The inaccuracy of accurate data

John Lucker, former senior partner and global advanced analytics market leader at Deloitte discusses phenomenal insights around data, innovation and industry benchmarks.

Interviewer notes:
As Deloitte’s global advanced analytics market leader, John Lucker has been a guiding light in the world of insurance analytics for me for over a decade. John recently retired from Deloitte and is now advising insurance and insurtech / tech companies and boards as well as state insurance regulators.

As a consultant, he brought to market numerous insurance underwriting, claims, operational, and distribution solutions that have become standards in the global industry.

He recently took some time to discuss some of his thoughts with me on the “inaccuracy of our accurate data” in the insurance industry.

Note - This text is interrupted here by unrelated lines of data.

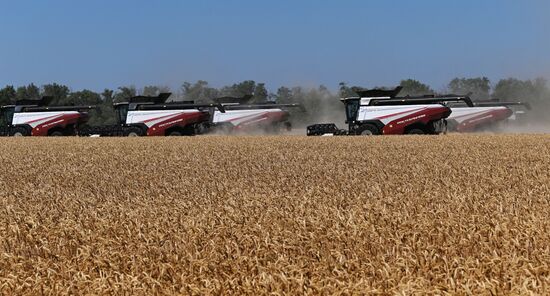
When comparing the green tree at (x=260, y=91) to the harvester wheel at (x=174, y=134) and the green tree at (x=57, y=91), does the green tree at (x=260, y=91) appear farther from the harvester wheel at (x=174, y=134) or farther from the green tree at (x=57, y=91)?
the harvester wheel at (x=174, y=134)

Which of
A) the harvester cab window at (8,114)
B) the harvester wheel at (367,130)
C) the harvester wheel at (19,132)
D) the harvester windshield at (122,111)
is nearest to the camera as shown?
the harvester wheel at (367,130)

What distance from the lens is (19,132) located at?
1547 inches

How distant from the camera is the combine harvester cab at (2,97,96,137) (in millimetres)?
38500

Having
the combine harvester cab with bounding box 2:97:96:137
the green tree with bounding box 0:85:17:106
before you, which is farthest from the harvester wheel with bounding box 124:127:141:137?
the green tree with bounding box 0:85:17:106

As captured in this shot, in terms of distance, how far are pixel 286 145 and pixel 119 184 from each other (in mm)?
12335

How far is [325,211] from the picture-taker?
764cm

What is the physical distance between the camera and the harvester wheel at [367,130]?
31.8m

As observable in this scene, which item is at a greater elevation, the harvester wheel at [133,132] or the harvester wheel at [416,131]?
the harvester wheel at [133,132]

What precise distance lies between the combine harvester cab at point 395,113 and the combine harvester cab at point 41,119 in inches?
608

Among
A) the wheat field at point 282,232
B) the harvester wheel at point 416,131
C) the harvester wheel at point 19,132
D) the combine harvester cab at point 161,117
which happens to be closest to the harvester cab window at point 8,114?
the harvester wheel at point 19,132

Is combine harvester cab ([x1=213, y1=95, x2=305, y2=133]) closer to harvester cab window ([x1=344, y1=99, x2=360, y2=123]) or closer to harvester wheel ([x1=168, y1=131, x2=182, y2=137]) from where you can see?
harvester wheel ([x1=168, y1=131, x2=182, y2=137])

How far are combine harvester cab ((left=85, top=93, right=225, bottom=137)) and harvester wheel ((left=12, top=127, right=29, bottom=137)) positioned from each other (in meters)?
5.73

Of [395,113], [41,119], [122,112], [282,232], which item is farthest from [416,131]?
[282,232]

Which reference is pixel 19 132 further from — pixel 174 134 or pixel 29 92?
pixel 29 92
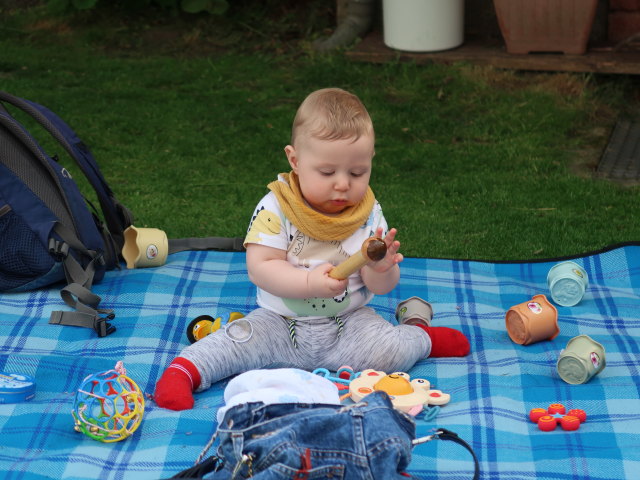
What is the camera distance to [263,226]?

John’s reflections on data and how it is used in our industry are inspiring, the kind of things that can only come from a true insurance veteran and strategist who has worked with data models and analytics for decades.

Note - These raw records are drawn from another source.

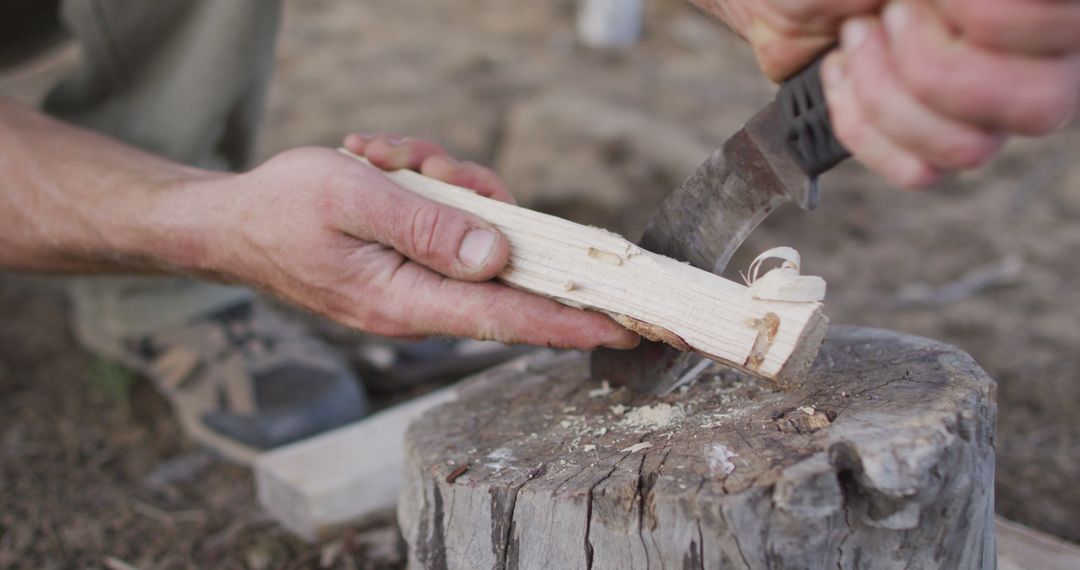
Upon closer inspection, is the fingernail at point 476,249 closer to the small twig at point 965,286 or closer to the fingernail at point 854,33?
the fingernail at point 854,33

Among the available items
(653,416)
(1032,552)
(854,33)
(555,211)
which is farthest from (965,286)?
(854,33)

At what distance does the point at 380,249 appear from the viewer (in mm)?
1831

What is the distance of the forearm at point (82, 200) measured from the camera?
210cm

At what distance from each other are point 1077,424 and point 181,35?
316cm

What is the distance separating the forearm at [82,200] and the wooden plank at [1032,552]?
194 cm

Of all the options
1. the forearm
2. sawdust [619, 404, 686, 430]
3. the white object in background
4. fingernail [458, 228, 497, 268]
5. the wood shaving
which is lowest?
the forearm

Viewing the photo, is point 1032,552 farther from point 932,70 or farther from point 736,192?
point 932,70

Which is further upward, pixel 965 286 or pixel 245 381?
pixel 965 286

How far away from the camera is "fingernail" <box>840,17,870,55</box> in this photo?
1278 millimetres

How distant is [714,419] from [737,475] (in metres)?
0.26

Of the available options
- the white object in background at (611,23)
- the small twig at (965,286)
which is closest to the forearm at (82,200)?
the small twig at (965,286)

For more information on John’s background, you can check out his website at www.johnlucker.com or LinkedIn page.

Interview:

David Schapiro (DS): Could you please tell us a bit about yourself and your journey in the insurance industry?

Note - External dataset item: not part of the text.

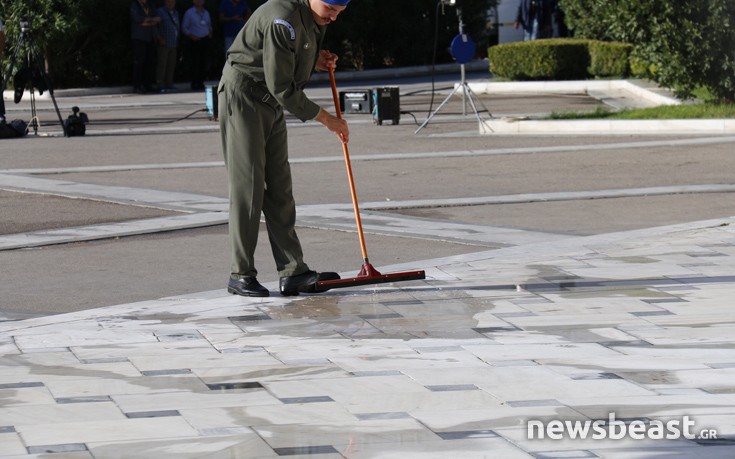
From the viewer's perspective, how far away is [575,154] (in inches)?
639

John Lucker (JL): As you mentioned in your introduction, I recently retired as a Deloitte principal after almost 20 years working as a practice leader, innovator, and evangelist for many topics involving advanced analytics strategy in the insurance industry. My journey in the insurance industry started, prior to Deloitte, as an internal audit consultant at a large P&C insurer and later as the CTO and Controller of a reinsurance company. It was these experiences, in 2000 and before, when I developed a stronger appreciation and passion for the challenges that companies face when governing their data and using it to improve underwriting, pricing, claims handling, and other core insurance operational processes. I saw that big data, advanced analytics, and the creative combination of methods into end-to-end solutions could be used to help solve some of the most vexing business problems faced by insurers. At the core of my journey was the creation of proprietary intellectual property positioned within unique business methods to create powerful market differentiation.

DS: How would you define the insurance data ecosystem?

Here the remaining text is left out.